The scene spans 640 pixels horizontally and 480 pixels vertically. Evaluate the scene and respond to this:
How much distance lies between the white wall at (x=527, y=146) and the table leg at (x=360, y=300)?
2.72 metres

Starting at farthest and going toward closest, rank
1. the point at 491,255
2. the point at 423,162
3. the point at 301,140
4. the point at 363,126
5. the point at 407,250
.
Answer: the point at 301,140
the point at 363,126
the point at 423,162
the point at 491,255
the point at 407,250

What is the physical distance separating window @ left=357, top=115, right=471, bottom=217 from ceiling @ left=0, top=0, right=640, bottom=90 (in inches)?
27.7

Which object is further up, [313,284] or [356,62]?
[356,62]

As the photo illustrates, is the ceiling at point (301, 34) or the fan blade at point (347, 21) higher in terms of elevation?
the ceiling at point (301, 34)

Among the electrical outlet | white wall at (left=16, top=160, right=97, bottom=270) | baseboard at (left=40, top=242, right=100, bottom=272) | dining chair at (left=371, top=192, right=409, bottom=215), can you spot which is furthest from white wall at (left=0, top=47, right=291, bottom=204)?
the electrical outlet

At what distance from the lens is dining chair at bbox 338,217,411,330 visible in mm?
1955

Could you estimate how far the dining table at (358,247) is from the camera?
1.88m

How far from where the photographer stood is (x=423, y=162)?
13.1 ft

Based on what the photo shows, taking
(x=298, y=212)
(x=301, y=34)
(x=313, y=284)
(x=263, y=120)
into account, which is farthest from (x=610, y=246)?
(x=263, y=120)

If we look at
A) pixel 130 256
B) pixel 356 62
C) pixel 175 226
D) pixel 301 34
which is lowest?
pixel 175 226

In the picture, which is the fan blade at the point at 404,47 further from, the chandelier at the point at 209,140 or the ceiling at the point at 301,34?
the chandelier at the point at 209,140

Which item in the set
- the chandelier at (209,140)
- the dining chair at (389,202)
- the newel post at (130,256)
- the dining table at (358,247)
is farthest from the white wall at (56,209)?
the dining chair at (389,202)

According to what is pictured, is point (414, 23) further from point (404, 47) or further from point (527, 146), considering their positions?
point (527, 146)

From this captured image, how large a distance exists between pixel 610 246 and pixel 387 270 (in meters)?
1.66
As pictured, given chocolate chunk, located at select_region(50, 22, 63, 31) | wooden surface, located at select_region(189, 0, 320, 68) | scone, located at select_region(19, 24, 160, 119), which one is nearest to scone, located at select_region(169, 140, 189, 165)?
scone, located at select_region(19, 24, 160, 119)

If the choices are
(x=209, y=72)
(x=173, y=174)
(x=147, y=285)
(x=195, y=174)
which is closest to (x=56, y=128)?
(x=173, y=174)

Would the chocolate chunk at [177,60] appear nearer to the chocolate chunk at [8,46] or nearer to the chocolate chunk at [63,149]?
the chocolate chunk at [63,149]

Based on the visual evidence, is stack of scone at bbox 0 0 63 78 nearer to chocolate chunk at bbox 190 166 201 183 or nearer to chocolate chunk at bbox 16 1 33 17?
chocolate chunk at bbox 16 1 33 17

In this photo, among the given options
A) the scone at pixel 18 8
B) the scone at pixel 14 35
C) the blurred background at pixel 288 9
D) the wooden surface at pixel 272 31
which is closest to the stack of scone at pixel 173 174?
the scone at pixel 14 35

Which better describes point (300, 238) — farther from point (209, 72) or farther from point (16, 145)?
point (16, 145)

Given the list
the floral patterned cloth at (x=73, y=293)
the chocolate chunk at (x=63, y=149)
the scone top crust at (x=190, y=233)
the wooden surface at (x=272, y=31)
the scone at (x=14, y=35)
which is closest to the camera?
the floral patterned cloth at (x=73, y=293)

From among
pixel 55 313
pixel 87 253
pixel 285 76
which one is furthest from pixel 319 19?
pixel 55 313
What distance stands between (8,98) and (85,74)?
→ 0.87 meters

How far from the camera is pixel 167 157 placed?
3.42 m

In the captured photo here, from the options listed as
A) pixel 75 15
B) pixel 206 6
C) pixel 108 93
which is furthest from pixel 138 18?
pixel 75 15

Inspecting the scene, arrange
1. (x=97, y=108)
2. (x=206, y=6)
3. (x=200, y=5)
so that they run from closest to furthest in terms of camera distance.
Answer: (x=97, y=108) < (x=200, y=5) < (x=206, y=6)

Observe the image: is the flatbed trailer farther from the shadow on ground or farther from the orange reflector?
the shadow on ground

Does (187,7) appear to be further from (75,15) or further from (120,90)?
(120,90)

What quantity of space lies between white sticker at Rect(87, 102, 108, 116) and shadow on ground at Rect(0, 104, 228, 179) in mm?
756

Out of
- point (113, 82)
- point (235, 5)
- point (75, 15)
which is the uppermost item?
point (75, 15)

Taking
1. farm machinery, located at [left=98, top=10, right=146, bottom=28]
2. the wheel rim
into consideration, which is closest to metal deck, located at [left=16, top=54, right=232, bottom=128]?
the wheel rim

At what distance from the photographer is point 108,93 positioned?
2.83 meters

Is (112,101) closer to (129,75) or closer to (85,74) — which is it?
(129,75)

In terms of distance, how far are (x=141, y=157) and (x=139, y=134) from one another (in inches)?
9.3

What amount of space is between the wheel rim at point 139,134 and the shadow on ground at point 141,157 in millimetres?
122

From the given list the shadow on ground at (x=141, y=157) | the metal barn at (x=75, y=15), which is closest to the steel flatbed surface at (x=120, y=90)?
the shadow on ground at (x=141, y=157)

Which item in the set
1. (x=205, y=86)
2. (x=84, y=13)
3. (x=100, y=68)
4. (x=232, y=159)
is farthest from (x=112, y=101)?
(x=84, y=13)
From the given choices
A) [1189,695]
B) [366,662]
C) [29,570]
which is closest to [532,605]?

...

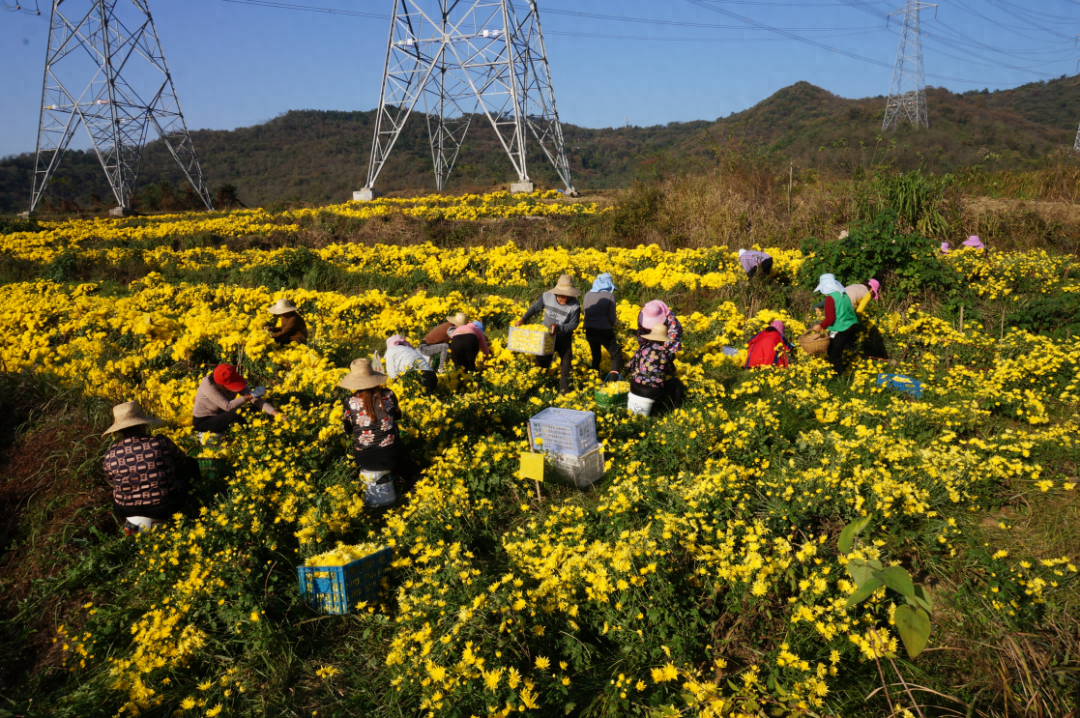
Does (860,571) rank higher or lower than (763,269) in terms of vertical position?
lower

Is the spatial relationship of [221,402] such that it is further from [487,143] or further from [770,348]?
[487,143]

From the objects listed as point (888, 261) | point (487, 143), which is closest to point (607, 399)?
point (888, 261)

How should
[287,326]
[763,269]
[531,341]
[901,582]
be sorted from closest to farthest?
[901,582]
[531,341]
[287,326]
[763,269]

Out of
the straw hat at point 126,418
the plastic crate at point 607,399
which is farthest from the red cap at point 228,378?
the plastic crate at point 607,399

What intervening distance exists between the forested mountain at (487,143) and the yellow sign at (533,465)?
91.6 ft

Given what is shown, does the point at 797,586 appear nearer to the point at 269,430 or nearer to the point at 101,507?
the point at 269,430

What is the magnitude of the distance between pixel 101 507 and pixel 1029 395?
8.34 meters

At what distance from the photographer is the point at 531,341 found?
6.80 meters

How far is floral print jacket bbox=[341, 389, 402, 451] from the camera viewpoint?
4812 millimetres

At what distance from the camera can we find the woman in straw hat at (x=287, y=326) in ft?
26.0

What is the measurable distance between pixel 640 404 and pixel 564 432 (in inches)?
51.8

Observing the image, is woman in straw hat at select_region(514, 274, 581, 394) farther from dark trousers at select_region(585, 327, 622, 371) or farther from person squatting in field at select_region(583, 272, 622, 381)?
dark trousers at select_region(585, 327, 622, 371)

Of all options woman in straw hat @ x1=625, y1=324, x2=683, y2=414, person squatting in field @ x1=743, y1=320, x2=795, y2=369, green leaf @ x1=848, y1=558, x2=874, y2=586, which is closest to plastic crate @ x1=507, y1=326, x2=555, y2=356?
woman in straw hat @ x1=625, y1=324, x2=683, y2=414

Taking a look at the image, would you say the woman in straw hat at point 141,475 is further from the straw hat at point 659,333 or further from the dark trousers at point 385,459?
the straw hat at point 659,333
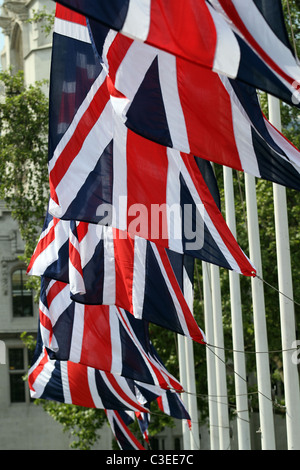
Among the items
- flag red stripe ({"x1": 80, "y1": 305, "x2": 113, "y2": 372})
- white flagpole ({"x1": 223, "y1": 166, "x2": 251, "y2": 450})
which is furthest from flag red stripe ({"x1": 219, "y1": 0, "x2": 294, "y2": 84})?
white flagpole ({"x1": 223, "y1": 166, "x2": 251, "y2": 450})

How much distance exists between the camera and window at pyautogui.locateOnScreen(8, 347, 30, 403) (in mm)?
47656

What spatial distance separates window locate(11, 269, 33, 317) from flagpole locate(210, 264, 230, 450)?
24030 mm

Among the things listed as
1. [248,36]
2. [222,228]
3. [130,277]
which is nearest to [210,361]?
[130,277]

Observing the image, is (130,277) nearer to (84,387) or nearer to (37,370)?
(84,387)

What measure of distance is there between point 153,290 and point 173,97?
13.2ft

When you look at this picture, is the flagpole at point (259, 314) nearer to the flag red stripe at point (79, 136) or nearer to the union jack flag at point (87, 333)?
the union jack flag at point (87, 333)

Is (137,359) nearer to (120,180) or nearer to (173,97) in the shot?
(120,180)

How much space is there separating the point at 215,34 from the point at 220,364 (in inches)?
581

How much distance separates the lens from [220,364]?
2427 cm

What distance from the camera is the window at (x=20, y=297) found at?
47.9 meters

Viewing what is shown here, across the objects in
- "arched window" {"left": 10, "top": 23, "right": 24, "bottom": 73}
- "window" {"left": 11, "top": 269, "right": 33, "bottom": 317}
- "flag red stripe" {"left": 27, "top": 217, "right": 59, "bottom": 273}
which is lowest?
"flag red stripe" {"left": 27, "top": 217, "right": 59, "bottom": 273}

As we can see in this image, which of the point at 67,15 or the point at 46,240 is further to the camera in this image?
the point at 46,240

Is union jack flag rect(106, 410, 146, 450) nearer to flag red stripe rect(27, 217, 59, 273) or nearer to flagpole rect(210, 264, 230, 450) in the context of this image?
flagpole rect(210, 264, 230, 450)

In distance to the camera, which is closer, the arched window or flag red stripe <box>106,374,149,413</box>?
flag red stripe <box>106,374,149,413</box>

**Your instructions**
Please reproduce the records word for word, beginning at the line that contains "Taking a look" and stopping after the line that contains "47.9 meters". Leave the pictures out.

**Task result**
Taking a look at the image, would you say the woman in straw hat at point 141,475 is further from the straw hat at point 659,333 or further from the dark trousers at point 385,459?
the straw hat at point 659,333
Among the items
- flag red stripe ({"x1": 80, "y1": 305, "x2": 113, "y2": 372})
- white flagpole ({"x1": 223, "y1": 166, "x2": 251, "y2": 450})
which is furthest from flag red stripe ({"x1": 219, "y1": 0, "x2": 294, "y2": 84})?
white flagpole ({"x1": 223, "y1": 166, "x2": 251, "y2": 450})

How much distance exists between the camera and window at pyautogui.locateOnScreen(8, 347, 30, 403) (in mm)?
47656

What spatial distance separates window locate(11, 269, 33, 317) from flagpole locate(210, 264, 230, 450)?
24030 mm

Among the things listed as
1. [248,36]
2. [222,228]
3. [130,277]
which is nearest to [210,361]?
[130,277]

Observing the image, is (130,277) nearer to (84,387) or nearer to (37,370)?
(84,387)

What measure of distance is there between point 153,290 and point 173,97?
13.2ft

When you look at this picture, is the flagpole at point (259, 314) nearer to the flag red stripe at point (79, 136) or nearer to the union jack flag at point (87, 333)?
the union jack flag at point (87, 333)

Is (137,359) nearer to (120,180) or nearer to (173,97) in the shot?
(120,180)

How much space is there separating the point at 215,34 from the point at 220,364 (in inches)?
581

How much distance separates the lens from [220,364]?
2427 cm

What distance from the camera is the window at (x=20, y=297) found at?
47.9 meters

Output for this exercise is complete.